The crocodile is also a surprise – and a disappointing one.  Arthur Kyeyune is a skilled physical performer but his ‘crocodile’ is no more than a man in a top hat and long coat, creeping and stalking around, holding a clock.  Imagine Baron Samedi meeting Flava Flav.  As a symbol of Hook’s impending mortality he is rather disturbing (he is also the doctor who attends the dying Darling) but how can they not show us a crocodile?  Given the beauty and invention of the rest of Colin Richmond’s design work for this production, this is very unsatisfying.  On the other hand, Hook’s pirate ship is wonderfully impressive, a storybook galleon with a giant skull and skeleton hands as figurehead, gliding and revolving across the stage.

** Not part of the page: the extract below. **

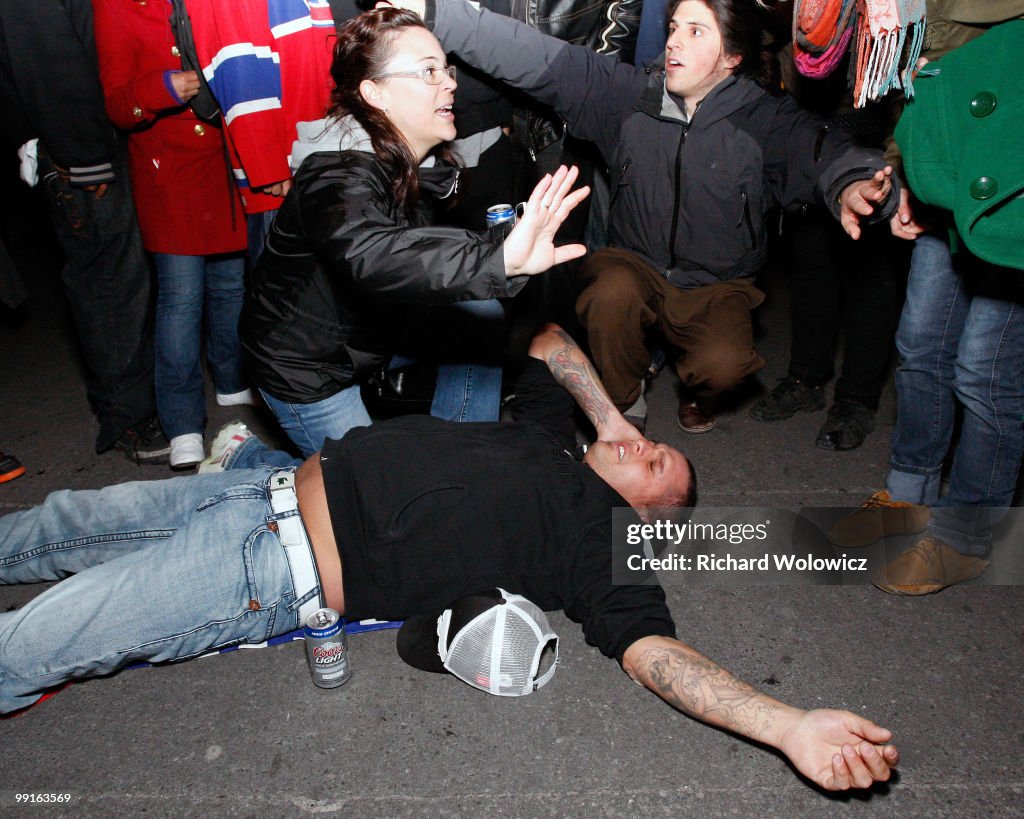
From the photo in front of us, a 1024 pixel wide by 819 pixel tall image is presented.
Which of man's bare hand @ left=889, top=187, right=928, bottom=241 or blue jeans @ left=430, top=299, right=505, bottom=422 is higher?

Hook (an enjoyable Guy Henry) is less aristocratic than he is usually portrayed.  There are hints at the tragedy of the human condition here as he despises and envies the lost boys their youth.  But without a proper crocodile, his demise is a letdown.  His interactions with Gregory Gudgeon’s Smee lighten the mood and break the fourth wall more effectively than Pan’s appeal for applause to resurrect his fairy friend.

Visually engaging, occasionally touching, Wendy & Peter Pan takes itself a little too seriously at times, too heavy-footed to really get off the ground.

Hook (Guy Henry) and Smee (Gregory Gudgeon) set sail.  Photo: Manuel Harlan.

Hook (Guy Henry) and Smee (Gregory Gudgeon) set sail. Photo: Manuel Harlan.